Thursday, August 07, 2003

I'm sure we've all heard the comparisons of political candidates, especially popular in Presidential elections, of the form:

[Candidate X] is the new [Current or past office holder of note]!

Along these lines, Howard Dean is apparently the new....well, it's multiple choice.

A growing pastime, born of GPS technology, is striking out to see just what there is at places where latitude and longitude meet, and a whole website, Confluence.org, documents this fascinating subset of world travel.

Tuesday, August 05, 2003

Ever since I started publicly listing my email address on the web1 I have been steadily receiving more and more spam. Nowadays, on average I get betwen forty and fifty a day. If I signed up to each and every one of these offers, I tell you boys and girls, my penis would have been lengthened to twice the circumference of the Earth by now! (I just thought you'd like to know that.)

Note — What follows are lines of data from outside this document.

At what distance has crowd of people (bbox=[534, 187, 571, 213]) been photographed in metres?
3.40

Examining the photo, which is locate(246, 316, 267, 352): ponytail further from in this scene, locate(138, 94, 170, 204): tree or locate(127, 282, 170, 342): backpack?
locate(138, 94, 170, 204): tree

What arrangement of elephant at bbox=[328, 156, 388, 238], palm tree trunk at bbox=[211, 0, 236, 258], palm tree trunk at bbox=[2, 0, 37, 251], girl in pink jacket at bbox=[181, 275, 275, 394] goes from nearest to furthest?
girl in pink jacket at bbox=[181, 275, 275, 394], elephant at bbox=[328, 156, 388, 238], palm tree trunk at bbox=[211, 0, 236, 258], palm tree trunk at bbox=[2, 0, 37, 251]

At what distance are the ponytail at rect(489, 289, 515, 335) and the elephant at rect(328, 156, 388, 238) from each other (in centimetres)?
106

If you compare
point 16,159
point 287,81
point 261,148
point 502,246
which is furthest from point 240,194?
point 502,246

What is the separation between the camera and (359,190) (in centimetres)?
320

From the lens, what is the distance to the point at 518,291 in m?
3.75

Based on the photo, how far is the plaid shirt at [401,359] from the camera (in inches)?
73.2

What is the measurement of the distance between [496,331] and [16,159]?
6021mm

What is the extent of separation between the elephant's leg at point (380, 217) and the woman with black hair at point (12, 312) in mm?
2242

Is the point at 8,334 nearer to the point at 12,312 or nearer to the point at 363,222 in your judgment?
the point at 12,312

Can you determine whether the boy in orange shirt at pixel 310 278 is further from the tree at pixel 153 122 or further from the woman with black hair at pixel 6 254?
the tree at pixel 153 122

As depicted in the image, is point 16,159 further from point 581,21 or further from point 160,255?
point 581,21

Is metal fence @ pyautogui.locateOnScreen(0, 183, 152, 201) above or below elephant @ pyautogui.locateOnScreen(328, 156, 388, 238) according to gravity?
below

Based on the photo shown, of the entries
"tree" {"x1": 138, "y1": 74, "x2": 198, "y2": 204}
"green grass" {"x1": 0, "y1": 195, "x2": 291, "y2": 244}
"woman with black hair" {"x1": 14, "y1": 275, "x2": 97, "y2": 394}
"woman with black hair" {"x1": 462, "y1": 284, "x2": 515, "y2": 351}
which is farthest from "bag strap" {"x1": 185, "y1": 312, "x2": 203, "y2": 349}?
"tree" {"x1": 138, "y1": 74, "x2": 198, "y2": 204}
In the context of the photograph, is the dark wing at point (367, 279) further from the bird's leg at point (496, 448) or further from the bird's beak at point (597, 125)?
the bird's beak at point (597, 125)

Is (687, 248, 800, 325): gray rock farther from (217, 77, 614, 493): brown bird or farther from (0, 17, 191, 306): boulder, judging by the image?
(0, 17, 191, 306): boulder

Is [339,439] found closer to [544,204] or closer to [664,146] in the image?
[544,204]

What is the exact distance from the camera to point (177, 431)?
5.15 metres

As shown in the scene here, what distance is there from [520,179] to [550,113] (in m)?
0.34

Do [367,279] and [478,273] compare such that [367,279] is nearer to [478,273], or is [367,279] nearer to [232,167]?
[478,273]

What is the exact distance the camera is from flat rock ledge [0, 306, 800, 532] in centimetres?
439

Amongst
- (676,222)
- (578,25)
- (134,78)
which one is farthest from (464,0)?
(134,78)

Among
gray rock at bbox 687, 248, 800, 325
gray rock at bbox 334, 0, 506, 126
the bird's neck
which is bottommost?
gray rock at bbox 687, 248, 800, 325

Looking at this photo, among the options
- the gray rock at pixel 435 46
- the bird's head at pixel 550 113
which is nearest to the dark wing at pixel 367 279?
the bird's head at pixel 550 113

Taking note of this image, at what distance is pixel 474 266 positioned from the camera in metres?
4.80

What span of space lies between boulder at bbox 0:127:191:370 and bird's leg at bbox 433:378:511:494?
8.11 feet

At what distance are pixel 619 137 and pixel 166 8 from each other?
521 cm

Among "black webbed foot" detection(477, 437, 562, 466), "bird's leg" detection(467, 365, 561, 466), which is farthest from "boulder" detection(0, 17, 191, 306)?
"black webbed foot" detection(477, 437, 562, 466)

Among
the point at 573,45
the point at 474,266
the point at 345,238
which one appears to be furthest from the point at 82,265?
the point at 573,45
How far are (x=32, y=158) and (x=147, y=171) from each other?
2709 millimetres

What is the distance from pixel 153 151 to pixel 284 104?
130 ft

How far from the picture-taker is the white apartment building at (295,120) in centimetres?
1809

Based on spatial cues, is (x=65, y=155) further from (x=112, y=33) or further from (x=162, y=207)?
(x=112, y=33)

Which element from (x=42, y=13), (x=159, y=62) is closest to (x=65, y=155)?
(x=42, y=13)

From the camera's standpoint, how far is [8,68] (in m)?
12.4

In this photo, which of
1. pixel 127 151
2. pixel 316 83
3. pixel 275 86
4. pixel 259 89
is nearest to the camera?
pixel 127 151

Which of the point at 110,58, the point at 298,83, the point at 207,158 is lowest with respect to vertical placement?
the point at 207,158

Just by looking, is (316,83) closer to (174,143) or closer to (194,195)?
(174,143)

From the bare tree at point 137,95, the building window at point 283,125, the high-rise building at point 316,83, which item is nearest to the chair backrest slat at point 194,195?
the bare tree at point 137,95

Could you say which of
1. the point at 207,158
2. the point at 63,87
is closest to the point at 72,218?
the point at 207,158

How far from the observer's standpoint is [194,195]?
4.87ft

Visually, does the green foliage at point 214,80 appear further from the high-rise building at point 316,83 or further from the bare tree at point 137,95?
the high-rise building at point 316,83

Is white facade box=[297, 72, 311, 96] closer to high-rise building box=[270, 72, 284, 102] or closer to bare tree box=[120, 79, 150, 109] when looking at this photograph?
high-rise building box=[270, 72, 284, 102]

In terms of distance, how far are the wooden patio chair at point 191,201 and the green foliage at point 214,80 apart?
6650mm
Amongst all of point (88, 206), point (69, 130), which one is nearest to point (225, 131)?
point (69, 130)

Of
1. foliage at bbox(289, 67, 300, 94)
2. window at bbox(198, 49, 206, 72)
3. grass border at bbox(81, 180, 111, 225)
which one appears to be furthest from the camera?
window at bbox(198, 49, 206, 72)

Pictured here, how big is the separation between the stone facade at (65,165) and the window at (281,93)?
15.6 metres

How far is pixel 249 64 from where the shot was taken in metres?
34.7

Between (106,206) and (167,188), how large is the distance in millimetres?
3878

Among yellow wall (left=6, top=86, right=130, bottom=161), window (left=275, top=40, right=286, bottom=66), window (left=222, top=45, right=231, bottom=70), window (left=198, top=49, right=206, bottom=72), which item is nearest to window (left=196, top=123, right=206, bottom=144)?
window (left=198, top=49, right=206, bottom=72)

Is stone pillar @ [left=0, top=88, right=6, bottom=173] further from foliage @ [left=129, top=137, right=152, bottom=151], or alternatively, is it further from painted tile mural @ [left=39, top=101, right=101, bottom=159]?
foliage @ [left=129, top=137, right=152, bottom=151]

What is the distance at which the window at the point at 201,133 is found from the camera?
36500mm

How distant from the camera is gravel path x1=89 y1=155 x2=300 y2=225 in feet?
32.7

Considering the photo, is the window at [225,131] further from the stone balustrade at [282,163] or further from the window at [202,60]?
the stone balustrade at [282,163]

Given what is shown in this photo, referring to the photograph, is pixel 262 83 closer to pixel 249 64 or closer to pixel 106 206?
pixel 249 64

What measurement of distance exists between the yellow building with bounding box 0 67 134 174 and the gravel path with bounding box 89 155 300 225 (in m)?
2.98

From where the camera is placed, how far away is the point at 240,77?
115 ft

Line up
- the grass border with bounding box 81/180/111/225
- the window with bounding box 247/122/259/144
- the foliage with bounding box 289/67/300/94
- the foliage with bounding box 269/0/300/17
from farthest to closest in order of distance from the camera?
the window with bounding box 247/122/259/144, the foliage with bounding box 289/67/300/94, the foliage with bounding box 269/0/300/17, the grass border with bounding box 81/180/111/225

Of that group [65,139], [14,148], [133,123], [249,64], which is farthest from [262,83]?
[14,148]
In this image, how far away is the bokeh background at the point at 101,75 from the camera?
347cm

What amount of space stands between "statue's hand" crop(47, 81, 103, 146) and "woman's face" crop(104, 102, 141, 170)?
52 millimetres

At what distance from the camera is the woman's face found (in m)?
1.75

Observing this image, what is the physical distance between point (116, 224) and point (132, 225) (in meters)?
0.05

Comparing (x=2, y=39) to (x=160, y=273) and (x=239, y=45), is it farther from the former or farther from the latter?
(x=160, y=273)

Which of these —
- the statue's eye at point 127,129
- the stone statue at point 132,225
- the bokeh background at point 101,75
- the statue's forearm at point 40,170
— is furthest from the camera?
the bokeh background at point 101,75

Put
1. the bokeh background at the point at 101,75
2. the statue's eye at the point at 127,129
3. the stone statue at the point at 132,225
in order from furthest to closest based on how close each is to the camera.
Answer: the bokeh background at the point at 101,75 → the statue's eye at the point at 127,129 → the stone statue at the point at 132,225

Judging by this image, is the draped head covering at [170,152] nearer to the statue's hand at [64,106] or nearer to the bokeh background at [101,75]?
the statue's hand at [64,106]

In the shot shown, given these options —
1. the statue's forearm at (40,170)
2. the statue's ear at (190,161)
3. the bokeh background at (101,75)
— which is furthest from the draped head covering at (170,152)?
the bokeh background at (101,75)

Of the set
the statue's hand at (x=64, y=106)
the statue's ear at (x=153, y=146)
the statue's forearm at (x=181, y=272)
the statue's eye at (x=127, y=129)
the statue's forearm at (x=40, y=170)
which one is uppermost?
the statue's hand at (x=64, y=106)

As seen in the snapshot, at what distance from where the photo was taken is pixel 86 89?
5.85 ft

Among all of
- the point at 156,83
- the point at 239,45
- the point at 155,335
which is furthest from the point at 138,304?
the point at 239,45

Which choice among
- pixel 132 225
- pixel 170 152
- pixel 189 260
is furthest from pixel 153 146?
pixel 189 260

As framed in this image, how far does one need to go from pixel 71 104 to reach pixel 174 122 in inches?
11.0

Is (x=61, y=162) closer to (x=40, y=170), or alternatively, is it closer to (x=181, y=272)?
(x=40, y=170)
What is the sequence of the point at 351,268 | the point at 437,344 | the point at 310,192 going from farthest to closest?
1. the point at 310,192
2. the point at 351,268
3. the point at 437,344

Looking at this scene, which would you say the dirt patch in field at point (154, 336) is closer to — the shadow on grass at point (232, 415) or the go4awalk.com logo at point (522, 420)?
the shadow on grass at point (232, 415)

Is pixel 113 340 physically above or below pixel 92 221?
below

Initially I started screening spam before I downloaded it from the server by looking at the subject lines or sender addresses but eventually the task became too laborious so I switched to an email spam filter like SpamAssassin (set up as an email proxy SAProxy which ran locally on my windows box). The results were pretty good but after a while I noticed that quite a lot of emails were managing to circumvent it.

Recently I switched from using IE/Outlook Express to Mozilla/Mail. The Mozilla project admittedly took a bit of while to get ready for Prime Time but I'm pleased to report that it's there now and that I'm no longer dependent on a Microsoft product for doing such an important job2.

It took me a little time after I started using it to realise that the program actually has quite a nice little spam filter already built in to it. The filter is a Bayesian one and it employs the statistical algorithm described in an August 2002 article by Paul Graham : "A Plan for Spam".

Unlike conventional spam filters which recognize certain tell-tale features of spam (such as keywords: sex, teens, free, credit etc), Bayesian filters start with no preconceptions of what spam should look like at all. When a spam email arrives you simply mark it with the "junk" flag (and optionally have it automatically move it to a "junk" folder). After a while - and it takes at least fifty messages before it really starts to get a handle on things - the filter will automatically start marking certain messages as junk all by itself.

In this early stage you may need to unmark some of these emails, in my cases it erroneously marked a few HTML newsletters, one or two mail server notification message etc. But after quite a few weeks of using this filter, I've found that it does an excellent job. Now only a few spams a day manage to slip through to my inbox and while I still check the junk folder for false-positives I haven't found any more legitimate emails wrongly put in there.

So how about you? What's your daily dose of spam like and what strategies have you been using to deal with it?

1 - the Collaboratory is coming up for its first birthday in two weeks btw
2 - I'm also using OpenOffice which is quite a respectable and free replacement of Microsoft Office

Monday, August 04, 2003

The University of North Carolina - Chapel Hill is raising quite the debate by asking incoming students to read "Nickel and Dimed: On (Not) Getting by in America". I know that at least Jaq and Jason have read this book (as have I). Is this fair game as required reading or is it too biased towards an agenda? Can politically charged books make for good reading for students or should they seek these out on their own time? Would you still feel the same iif it were a Bill O' Reilly book?

Sunday, August 03, 2003

John Hardy fixed the sidebar. Three cheers for John!